ReverseDiff gradients - Githubissues

dforero0896 commented 1 year ago

Hi, I wanted to try getting some gradients from a function involving map_pairwise as I saw on the docs that automatic differentiation was available. The issue is my input consists in hundreds of thousands of variables (a 3x~1e5 Matrix) and my output is a loss score, so ForwardDiff is quite inefficient. I tried just replacing it with ReverseDiff but I got this

ERROR: LoadError: ArgumentError: cannot reinterpret `ReverseDiff.TrackedReal{Float64, Float64, ReverseDiff.TrackedArray{Float64, Float64, 2, Matrix{Float64}, Matrix{Float64}}}` as
 `SVector{3, ReverseDiff.TrackedReal{Float64, Float64, ReverseDiff.TrackedArray{Float64, Float64, 2, Matrix{Float64}, Matrix{Float64}}}}`, type `SVector{3, ReverseDiff.TrackedReal
{Float64, Float64, ReverseDiff.TrackedArray{Float64, Float64, 2, Matrix{Float64}, Matrix{Float64}}}}` is not a bits type

and with Zygote

ERROR: LoadError: Compiling Tuple{CellListMap.var"##set_number_of_batches!#38", Bool, typeof(CellListMap.set_number_of_batches!), CellList{3, Float64}, Tuple{Int64, Int64}}: try/c
atch is not supported.

My question would be first, if it is even possible to use reverse-mode differentiation with CellListMap? If so, is it possible to add some examples to the docs on how to do so? The type-conversion trick used for ForwardDiff does not work. Thanks in advance for your help.

lmiq commented 1 year ago

I don't remember having tried reverse diff. I'll take a look at it asap.

lmiq commented 1 year ago

Here is the situation. Currently, you cannot really reverse-differentiate easily through the whole construction of the cell lists, but you can bypass all that and differentiate the computation of the objective function, if the coordinates are provided (redundantly) as a closure.

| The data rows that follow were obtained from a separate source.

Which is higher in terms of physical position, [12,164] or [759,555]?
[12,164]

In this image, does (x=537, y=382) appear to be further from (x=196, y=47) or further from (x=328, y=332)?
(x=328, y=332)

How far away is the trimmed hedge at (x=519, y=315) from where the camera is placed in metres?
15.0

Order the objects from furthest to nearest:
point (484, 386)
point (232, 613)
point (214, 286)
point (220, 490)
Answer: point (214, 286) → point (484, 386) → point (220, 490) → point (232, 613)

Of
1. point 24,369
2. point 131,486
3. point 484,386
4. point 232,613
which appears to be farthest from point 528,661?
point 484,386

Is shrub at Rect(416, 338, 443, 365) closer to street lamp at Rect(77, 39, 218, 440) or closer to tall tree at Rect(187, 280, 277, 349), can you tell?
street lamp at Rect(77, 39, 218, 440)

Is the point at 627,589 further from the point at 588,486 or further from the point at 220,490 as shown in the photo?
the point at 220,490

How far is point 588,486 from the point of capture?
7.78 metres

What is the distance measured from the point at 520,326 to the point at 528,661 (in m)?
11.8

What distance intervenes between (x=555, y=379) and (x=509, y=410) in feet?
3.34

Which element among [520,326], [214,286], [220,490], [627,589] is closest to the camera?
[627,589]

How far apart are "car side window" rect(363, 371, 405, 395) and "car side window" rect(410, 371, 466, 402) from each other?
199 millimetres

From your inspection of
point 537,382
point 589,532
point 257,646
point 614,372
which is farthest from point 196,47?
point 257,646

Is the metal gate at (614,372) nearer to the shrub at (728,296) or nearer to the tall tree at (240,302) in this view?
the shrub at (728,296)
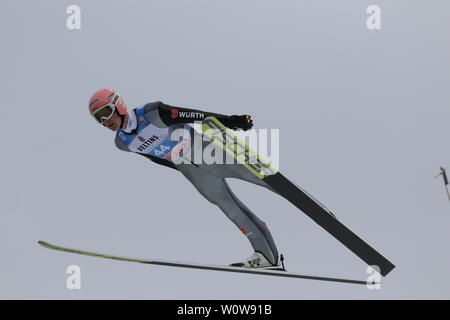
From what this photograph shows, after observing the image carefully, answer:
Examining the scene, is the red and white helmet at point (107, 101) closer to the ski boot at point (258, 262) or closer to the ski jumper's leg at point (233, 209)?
the ski jumper's leg at point (233, 209)

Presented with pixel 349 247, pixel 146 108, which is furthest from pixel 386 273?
pixel 146 108

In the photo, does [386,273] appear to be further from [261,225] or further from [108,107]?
[108,107]

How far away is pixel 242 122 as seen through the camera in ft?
18.5

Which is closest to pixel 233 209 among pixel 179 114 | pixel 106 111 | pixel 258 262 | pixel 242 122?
pixel 258 262

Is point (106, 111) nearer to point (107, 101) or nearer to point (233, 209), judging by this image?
point (107, 101)

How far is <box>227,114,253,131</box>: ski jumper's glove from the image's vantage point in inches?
221

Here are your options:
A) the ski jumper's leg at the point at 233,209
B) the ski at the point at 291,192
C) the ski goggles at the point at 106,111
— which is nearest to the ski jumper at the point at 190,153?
the ski jumper's leg at the point at 233,209

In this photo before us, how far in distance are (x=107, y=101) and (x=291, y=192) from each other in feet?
7.63

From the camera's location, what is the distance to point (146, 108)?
5949 mm

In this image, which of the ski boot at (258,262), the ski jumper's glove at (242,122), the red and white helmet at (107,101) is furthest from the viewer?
the ski boot at (258,262)

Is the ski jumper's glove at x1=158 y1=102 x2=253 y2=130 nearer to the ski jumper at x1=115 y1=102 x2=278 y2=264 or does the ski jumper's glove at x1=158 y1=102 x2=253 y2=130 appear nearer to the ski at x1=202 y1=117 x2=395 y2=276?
the ski jumper at x1=115 y1=102 x2=278 y2=264

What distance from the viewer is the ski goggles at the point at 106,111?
5828mm

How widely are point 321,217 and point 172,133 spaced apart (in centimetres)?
198

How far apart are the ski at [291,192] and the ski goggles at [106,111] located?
3.50 ft
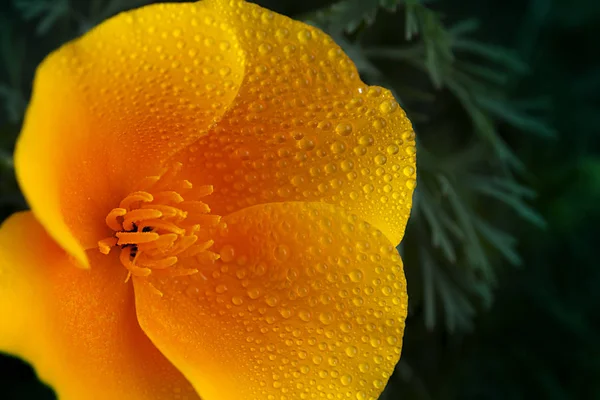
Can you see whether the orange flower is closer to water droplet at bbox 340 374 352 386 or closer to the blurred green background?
water droplet at bbox 340 374 352 386

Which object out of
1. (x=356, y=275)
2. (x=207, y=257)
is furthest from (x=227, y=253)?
(x=356, y=275)

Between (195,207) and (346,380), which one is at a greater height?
(195,207)

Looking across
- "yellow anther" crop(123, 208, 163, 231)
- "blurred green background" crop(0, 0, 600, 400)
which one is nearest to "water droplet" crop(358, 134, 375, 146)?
"yellow anther" crop(123, 208, 163, 231)

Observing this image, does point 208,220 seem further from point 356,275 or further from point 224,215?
point 356,275

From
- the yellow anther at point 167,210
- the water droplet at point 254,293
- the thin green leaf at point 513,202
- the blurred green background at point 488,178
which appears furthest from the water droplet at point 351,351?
A: the thin green leaf at point 513,202

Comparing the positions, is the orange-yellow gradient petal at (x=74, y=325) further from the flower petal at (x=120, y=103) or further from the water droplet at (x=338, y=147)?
the water droplet at (x=338, y=147)

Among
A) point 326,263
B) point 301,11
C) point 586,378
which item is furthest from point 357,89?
point 586,378
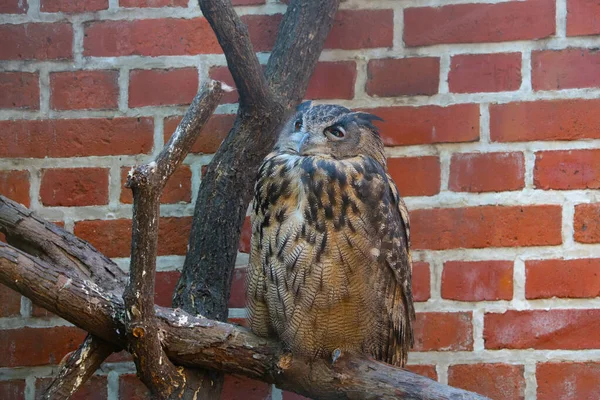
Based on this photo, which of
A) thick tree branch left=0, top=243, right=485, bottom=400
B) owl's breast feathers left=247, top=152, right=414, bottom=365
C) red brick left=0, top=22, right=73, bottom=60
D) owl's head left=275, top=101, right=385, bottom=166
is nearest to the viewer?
thick tree branch left=0, top=243, right=485, bottom=400

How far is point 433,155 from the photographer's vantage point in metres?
1.56

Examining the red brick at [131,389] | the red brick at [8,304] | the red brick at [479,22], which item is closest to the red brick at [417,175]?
the red brick at [479,22]

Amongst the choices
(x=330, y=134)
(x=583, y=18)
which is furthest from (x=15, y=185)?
(x=583, y=18)

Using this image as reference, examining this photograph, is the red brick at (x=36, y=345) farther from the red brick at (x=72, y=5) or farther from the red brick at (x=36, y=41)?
the red brick at (x=72, y=5)

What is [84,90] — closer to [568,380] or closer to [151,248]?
[151,248]

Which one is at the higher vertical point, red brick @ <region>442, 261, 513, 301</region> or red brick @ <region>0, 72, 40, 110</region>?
red brick @ <region>0, 72, 40, 110</region>

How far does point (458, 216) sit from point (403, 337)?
33cm

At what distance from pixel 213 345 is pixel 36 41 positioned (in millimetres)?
852

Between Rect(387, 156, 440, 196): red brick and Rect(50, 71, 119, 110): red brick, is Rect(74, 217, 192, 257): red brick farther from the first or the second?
Rect(387, 156, 440, 196): red brick

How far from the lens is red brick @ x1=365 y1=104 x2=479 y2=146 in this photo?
1554mm

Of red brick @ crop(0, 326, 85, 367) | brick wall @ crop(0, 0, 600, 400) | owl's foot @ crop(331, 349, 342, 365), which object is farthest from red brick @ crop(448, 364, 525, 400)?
red brick @ crop(0, 326, 85, 367)

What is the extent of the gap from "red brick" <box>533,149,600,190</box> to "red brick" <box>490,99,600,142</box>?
0.13 feet

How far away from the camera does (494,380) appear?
151 cm

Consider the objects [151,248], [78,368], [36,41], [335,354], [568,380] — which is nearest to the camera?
[151,248]
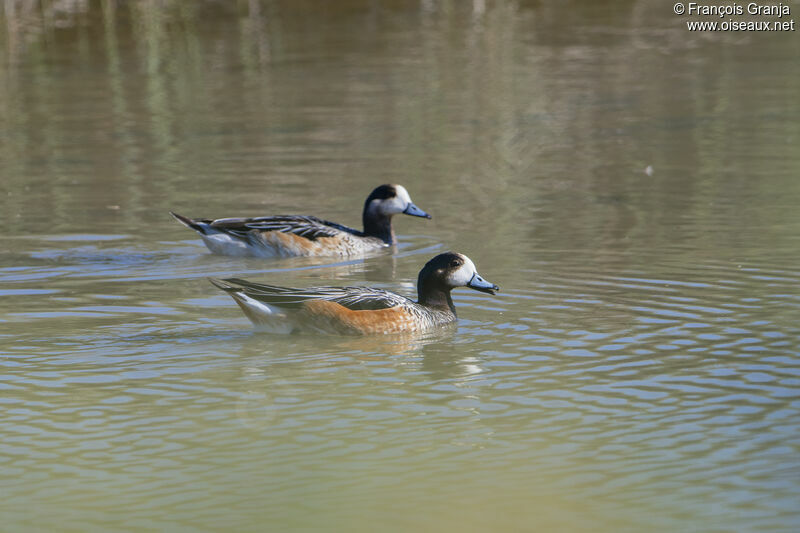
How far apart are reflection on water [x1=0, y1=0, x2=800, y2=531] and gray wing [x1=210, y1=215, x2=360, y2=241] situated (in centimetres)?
42

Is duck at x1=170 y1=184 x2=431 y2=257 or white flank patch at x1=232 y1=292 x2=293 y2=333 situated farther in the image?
duck at x1=170 y1=184 x2=431 y2=257

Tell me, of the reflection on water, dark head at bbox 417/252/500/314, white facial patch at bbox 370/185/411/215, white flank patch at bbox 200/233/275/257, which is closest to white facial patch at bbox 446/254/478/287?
dark head at bbox 417/252/500/314

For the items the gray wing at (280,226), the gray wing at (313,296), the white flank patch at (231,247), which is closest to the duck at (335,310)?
the gray wing at (313,296)

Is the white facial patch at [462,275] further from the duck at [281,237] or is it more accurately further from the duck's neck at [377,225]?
the duck's neck at [377,225]

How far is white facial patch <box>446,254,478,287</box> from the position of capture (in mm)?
11672

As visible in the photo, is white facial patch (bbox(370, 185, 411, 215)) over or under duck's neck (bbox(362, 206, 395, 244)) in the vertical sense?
over

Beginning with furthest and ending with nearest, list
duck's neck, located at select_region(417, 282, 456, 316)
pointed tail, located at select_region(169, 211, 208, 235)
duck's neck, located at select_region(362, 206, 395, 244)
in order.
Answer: duck's neck, located at select_region(362, 206, 395, 244) < pointed tail, located at select_region(169, 211, 208, 235) < duck's neck, located at select_region(417, 282, 456, 316)

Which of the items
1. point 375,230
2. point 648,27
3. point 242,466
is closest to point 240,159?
point 375,230

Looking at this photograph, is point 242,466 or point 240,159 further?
point 240,159

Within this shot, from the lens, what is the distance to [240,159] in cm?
2133

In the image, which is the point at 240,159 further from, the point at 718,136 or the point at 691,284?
the point at 691,284

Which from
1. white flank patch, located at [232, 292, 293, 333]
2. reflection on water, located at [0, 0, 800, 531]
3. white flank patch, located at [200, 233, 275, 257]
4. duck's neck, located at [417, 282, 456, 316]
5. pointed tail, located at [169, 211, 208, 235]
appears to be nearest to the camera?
reflection on water, located at [0, 0, 800, 531]

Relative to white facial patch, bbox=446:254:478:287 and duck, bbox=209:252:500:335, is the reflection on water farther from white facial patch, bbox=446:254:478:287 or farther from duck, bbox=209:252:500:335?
white facial patch, bbox=446:254:478:287

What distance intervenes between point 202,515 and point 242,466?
0.79 metres
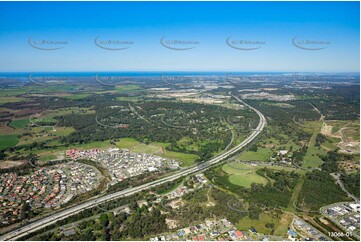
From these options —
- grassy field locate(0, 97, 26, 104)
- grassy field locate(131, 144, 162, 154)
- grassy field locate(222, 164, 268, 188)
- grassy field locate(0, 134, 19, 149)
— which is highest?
grassy field locate(0, 97, 26, 104)

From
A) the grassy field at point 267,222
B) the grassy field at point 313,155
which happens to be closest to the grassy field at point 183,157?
the grassy field at point 313,155

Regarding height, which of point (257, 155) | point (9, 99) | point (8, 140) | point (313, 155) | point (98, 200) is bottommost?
point (98, 200)

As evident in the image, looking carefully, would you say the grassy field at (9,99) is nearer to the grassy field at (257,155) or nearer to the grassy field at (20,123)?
the grassy field at (20,123)

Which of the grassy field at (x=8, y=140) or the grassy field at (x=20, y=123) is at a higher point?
the grassy field at (x=20, y=123)

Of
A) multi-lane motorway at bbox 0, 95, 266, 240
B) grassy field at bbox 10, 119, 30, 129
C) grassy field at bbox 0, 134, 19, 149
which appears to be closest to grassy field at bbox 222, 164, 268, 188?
multi-lane motorway at bbox 0, 95, 266, 240

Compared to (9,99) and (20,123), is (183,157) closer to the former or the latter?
(20,123)

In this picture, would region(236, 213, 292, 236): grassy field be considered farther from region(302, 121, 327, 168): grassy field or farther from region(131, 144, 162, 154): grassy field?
region(131, 144, 162, 154): grassy field

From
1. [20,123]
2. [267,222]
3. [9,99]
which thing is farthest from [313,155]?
[9,99]

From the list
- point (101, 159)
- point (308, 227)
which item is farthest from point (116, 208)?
point (308, 227)

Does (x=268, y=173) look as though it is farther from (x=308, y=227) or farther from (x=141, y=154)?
(x=141, y=154)
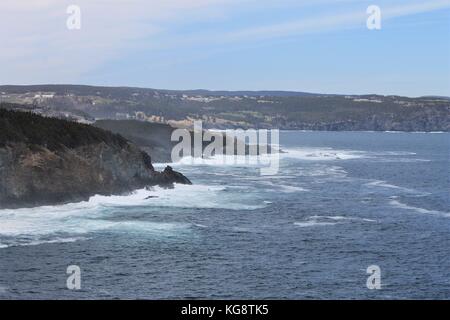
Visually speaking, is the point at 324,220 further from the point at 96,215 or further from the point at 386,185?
the point at 386,185

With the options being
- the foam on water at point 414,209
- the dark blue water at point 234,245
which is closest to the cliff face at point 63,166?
the dark blue water at point 234,245

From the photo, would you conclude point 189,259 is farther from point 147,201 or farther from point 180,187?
point 180,187

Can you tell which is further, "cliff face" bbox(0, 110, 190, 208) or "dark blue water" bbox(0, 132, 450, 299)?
"cliff face" bbox(0, 110, 190, 208)

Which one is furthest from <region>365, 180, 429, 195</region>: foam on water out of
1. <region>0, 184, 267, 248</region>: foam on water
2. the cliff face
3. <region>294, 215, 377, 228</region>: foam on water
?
the cliff face

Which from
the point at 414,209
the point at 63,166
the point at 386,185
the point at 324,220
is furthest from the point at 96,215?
the point at 386,185

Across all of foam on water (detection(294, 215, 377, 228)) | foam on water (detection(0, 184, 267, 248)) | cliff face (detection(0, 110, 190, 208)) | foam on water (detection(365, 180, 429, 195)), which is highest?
cliff face (detection(0, 110, 190, 208))

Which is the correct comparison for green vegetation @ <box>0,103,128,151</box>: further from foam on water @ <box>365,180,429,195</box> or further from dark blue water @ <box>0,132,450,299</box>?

For example, consider the following simple function, which sums the squared distance between particle coordinates:

sum_sqr(d2, s) = s += d2

Which could be mapped to all pairs of particles (here constructed as matrices of size (3,N), with:

coordinates = rand(3,1000)
box = Box([1,1,1], 0.05)
cl = CellList(coordinates,box)
map_pairwise( (_, _, _, _, d2, s) -> sum_sqr(d2, s), 0.0, box, cl)

(the (x,y,i,j...) parameters are omitted because they are not used in the sum_sqr function).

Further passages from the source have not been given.